Passage to read
Upcoming exhibition and artist's talk:
Exploded Views
Exhibition Details
July 1 - September 18
Reception with the artist: Thursday, July 1st, 2021 6 -9 PM
Laney Contemporary Fine Art is pleased to present Exploded Views, a recent body of photography and video work, by Los Angeles-based artist Kevin Cooley. The exhibition will be on view at the gallery from July 1st through September 18th. On Thursday, July 1st there will be an artist talk and exhibition walk through with Kevin Cooley and Lisa Jaye Young, Ph.D., at 5pm. A reception will follow from 6 to 9pm.
Cooley captures shape-shifting elements as line, curve, and shadow by conducting controlled explosions in the desert under the guidance of a master pyrotechnicist. Working with varied chemical compositions, he creates different shapes, forms, colors, and movements. In this sense, each image depicts time and light exploding in the form of colorful and abstract spirals, clouds, tendrils, and rays, much like the fireworks we see on display this time of the year.
Inspired by wildfires, nebulae, jellyfish, the movement trails of distant stars, and smoke dynamics in the atmosphere, Cooley’s work explores the human fascination with natural formations and their shared visual properties. Paired with a desire to understand nature, the wonder of fire as abstraction is transformed into curiosity, sparking the viewer’s recognition that forms in nature are fully entangled and echo one another. As each image seemingly unfolds in front of the eyes, our perception is disrupted: are we witnessing a microcosmic entity or an event in macrocosmic space?

Activity 1
In the exhibition announcement, at what time does the artist talk with Kevin Cooley and Lisa Jaye Young begin?
Activity 2
From the exhibition announcement, quote the passage from "Upcoming exhibition and" up to and including "from 6 to 9pm.".
Activity 3
Continue the exhibition announcement from the point where it stops.
The items that follow come from a separate source.

Collected data
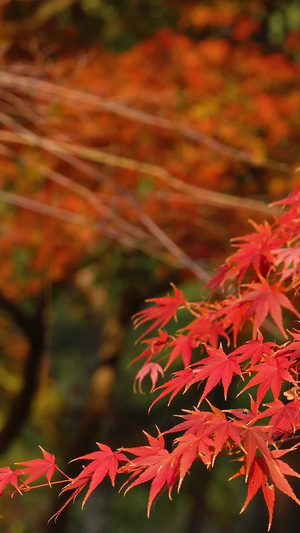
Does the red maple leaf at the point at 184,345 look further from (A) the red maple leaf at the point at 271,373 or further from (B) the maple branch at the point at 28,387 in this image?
(B) the maple branch at the point at 28,387

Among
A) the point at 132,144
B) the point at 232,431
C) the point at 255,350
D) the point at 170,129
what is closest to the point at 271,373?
the point at 255,350

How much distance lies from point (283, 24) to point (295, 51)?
39 centimetres

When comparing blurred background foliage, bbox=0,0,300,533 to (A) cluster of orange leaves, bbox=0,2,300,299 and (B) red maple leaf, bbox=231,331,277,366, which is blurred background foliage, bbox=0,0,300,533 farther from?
(B) red maple leaf, bbox=231,331,277,366

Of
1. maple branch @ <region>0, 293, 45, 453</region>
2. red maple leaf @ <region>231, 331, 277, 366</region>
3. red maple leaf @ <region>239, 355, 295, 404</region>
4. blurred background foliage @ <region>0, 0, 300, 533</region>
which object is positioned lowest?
maple branch @ <region>0, 293, 45, 453</region>

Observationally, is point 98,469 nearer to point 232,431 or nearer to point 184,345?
point 232,431

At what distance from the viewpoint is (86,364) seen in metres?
14.0

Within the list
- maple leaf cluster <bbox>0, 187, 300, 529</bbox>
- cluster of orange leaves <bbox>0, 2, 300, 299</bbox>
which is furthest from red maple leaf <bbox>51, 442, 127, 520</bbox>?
cluster of orange leaves <bbox>0, 2, 300, 299</bbox>

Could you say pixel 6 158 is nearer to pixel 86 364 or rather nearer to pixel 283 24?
pixel 283 24

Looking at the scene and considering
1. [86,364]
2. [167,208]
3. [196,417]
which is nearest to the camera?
[196,417]

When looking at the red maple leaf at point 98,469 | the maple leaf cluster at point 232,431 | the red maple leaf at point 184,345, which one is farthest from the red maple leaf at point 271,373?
the red maple leaf at point 184,345

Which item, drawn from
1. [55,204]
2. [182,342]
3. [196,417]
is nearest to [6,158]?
[55,204]

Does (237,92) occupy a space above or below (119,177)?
above

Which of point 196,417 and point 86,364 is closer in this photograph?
point 196,417

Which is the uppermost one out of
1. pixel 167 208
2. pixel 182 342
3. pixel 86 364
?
pixel 182 342
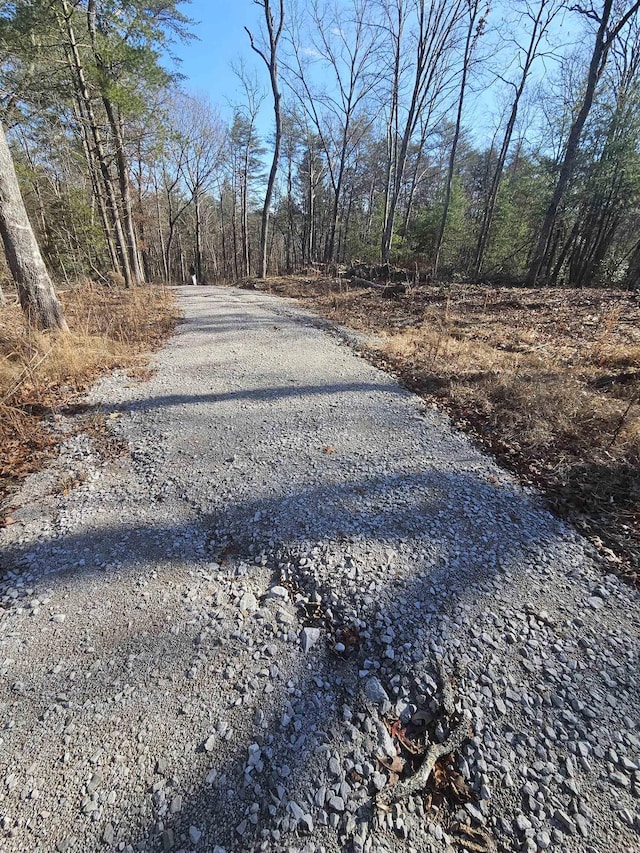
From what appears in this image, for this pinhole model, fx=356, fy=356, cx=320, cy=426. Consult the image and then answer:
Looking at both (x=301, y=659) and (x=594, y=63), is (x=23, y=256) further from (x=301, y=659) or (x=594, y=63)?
(x=594, y=63)

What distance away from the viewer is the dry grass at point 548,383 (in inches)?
103

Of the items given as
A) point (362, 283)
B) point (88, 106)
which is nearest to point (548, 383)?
point (362, 283)

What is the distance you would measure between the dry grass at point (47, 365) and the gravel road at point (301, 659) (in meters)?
0.36

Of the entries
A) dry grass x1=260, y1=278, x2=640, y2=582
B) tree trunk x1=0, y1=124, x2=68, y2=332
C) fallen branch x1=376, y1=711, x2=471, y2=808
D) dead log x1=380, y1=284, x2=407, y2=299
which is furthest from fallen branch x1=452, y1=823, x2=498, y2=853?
dead log x1=380, y1=284, x2=407, y2=299

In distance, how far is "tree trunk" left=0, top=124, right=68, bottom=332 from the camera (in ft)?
15.4

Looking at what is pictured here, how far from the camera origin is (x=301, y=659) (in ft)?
5.23

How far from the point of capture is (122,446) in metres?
3.18

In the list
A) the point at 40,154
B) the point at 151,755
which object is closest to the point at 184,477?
the point at 151,755

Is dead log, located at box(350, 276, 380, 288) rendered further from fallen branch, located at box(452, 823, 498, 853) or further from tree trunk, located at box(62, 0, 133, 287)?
fallen branch, located at box(452, 823, 498, 853)

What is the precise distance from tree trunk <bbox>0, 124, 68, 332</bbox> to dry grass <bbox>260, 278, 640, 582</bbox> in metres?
4.93

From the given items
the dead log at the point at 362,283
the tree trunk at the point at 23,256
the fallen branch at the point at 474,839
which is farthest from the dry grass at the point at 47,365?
the dead log at the point at 362,283

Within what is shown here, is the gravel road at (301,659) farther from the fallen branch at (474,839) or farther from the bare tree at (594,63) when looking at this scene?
the bare tree at (594,63)

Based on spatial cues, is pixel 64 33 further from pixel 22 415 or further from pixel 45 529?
pixel 45 529

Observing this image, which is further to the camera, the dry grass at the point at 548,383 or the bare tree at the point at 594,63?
the bare tree at the point at 594,63
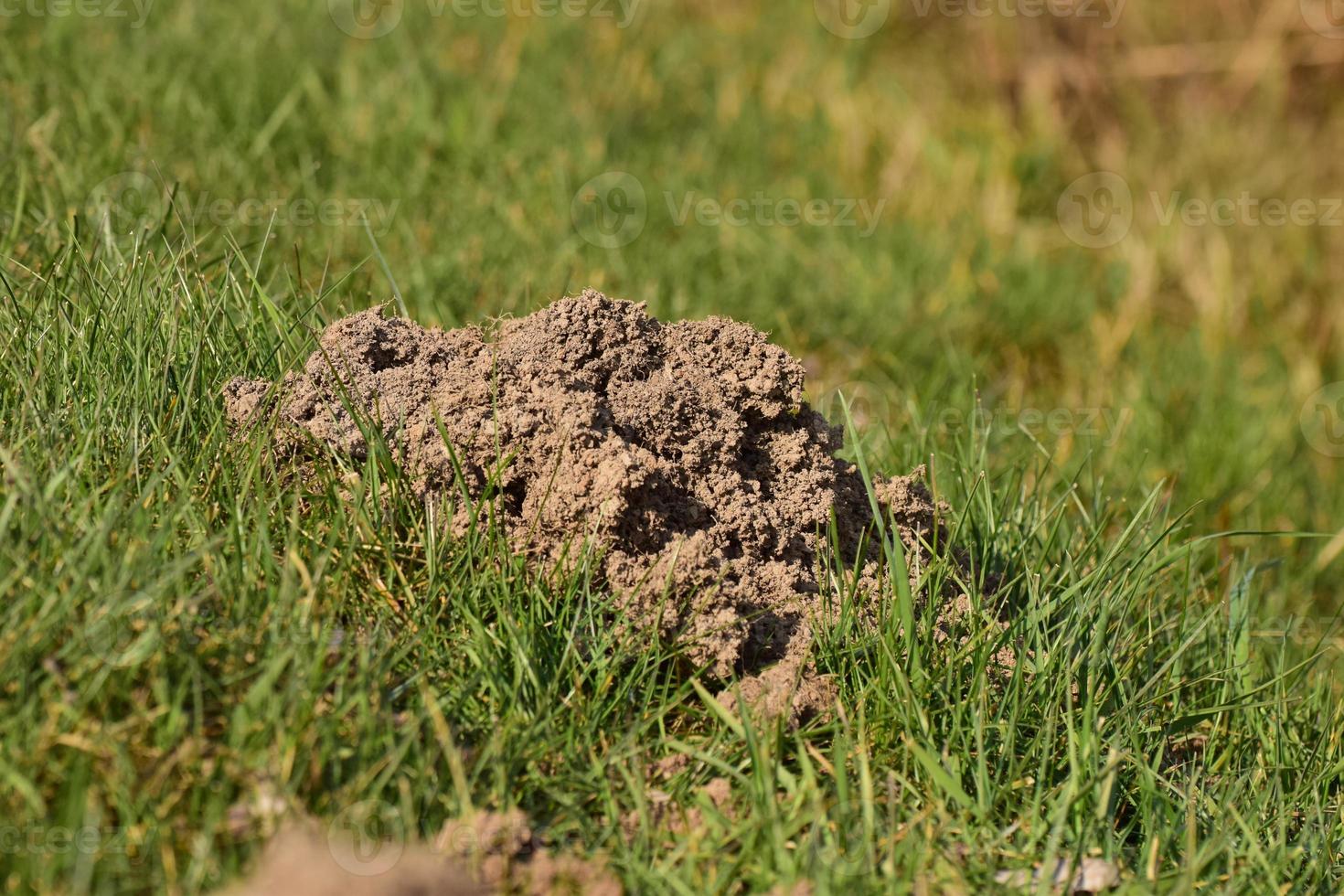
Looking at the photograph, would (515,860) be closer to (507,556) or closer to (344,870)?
(344,870)

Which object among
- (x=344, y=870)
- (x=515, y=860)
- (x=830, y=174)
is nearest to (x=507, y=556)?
(x=515, y=860)

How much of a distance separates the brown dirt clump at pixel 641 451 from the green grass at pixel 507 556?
3.6 inches

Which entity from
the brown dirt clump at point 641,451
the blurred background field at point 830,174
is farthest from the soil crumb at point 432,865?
the blurred background field at point 830,174

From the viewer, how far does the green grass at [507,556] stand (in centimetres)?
185

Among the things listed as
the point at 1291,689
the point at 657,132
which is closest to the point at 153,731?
the point at 1291,689

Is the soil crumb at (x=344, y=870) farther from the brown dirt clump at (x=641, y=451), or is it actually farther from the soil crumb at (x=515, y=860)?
the brown dirt clump at (x=641, y=451)

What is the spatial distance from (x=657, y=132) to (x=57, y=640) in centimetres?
426

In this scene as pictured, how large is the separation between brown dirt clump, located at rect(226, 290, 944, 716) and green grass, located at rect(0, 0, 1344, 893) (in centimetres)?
9

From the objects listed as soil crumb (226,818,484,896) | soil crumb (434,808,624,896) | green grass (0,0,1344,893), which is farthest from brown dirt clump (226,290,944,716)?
soil crumb (226,818,484,896)

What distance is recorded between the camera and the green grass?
1849mm

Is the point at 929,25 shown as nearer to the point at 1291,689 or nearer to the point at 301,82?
the point at 301,82

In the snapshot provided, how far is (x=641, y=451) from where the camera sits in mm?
2330

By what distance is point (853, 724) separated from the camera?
87.1 inches

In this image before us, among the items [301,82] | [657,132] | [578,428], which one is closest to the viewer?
[578,428]
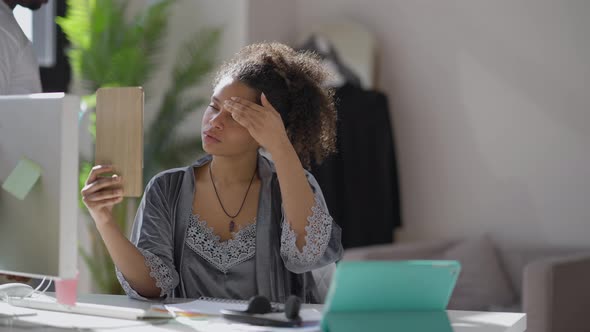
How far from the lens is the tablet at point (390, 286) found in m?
1.40

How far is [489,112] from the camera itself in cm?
477

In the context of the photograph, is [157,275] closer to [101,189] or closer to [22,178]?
[101,189]

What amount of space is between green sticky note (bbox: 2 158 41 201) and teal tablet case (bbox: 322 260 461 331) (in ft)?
1.89

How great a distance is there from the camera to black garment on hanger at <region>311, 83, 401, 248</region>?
4.84m

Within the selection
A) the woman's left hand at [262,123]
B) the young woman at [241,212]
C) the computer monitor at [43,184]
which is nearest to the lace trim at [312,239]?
the young woman at [241,212]

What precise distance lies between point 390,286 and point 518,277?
10.6 ft

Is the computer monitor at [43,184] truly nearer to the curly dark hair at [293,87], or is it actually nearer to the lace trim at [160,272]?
the lace trim at [160,272]

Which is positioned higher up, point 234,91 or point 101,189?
point 234,91

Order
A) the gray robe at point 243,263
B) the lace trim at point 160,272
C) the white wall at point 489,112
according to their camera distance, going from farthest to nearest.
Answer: the white wall at point 489,112 < the gray robe at point 243,263 < the lace trim at point 160,272

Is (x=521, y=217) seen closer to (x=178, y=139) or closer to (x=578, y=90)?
(x=578, y=90)

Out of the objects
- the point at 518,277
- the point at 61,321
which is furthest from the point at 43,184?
the point at 518,277

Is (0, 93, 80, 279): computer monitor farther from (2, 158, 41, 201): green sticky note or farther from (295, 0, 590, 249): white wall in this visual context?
(295, 0, 590, 249): white wall

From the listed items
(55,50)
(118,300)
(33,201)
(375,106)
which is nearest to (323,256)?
(118,300)

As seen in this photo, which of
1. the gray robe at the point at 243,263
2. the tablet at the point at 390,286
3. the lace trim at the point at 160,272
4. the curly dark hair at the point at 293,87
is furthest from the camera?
the curly dark hair at the point at 293,87
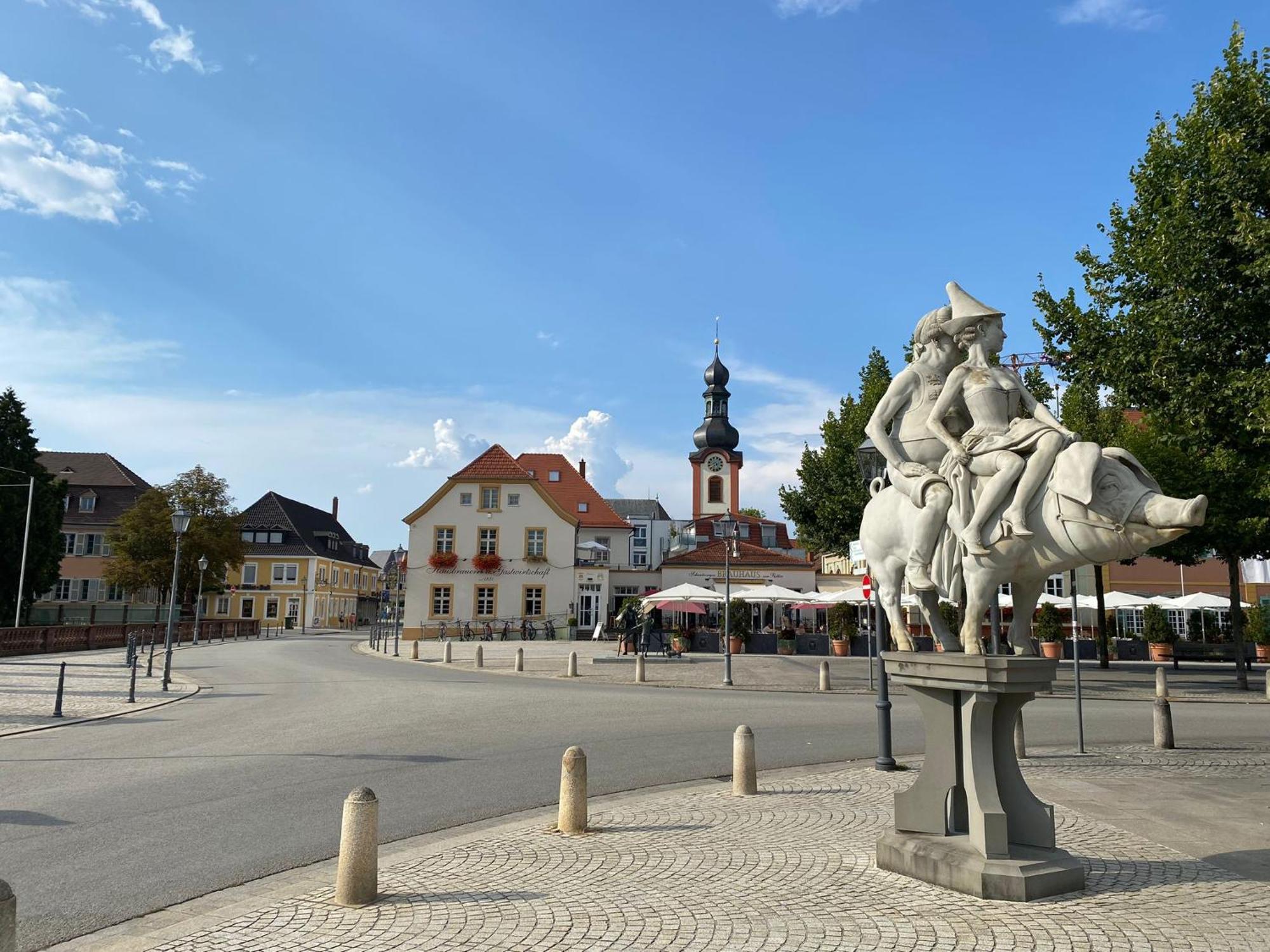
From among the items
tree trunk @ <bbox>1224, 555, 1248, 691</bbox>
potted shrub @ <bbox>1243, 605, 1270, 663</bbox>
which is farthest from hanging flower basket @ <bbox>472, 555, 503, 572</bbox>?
tree trunk @ <bbox>1224, 555, 1248, 691</bbox>

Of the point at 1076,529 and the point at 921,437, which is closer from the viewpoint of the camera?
the point at 1076,529

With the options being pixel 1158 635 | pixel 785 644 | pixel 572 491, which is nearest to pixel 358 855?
pixel 785 644

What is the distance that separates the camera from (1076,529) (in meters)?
6.01

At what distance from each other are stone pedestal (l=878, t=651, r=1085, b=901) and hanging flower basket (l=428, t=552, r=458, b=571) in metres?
44.3

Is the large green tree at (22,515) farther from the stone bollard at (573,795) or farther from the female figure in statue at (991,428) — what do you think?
the female figure in statue at (991,428)

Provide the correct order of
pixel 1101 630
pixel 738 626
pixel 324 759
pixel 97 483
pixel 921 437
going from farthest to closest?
pixel 97 483, pixel 738 626, pixel 1101 630, pixel 324 759, pixel 921 437

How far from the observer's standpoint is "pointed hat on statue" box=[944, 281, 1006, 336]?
7.00 m

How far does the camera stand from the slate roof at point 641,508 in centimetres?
11456

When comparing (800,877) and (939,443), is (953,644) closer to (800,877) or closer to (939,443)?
(939,443)

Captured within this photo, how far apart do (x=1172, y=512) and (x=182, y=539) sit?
56.7 meters

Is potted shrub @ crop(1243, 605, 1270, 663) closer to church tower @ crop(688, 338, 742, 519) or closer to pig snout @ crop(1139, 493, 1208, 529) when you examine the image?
pig snout @ crop(1139, 493, 1208, 529)

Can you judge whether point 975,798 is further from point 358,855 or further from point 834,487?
point 834,487

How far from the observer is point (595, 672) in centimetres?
2589

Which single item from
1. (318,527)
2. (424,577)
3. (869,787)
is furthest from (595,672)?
(318,527)
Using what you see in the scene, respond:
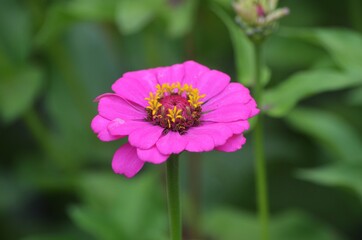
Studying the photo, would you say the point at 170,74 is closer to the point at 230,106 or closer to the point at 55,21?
the point at 230,106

Final answer 1
At 5pm.

Final answer 2
Upcoming exhibition and artist's talk:
Exploded Views
Exhibition Details
July 1 - September 18
Reception with the artist: Thursday, July 1st, 2021 6 -9 PM
Laney Contemporary Fine Art is pleased to present Exploded Views, a recent body of photography and video work, by Los Angeles-based artist Kevin Cooley. The exhibition will be on view at the gallery from July 1st through September 18th. On Thursday, July 1st there will be an artist talk and exhibition walk through with Kevin Cooley and Lisa Jaye Young, Ph.D., at 5pm. A reception will follow from 6 to 9pm.

Final answer 3
The exhibition includes three videos in the gallery’s upstairs, mirrored room. Using a high-speed Phantom video camera, Cooley transforms each momentary explosion into minutes-long spectacles which replicate endlessly across the mirrored walls. Time, light, space, materiality, and immateriality; all merge in mesmerizing color and abstraction. Each composition seems to slowly unfold in front of the eyes, collapsing stillness and motion in a singular frame, a compelling tension in Cooley’s work.
The vast desert expanse becomes a partner in enacting heat and light in the hot, arid landscape. This exhibition, in contrast, exhibited in Savannah’s steamy, Low Country summer, reminds us of the power that heat and light have, not only over our lives but also over our culture. The Fourth of July makes visible in lights and patterns our delicate and evolving relationship to liberty. It reminds us of just how steeped in American symbolic identity the explosive form continues to be, reflecting our own fears and fascinations.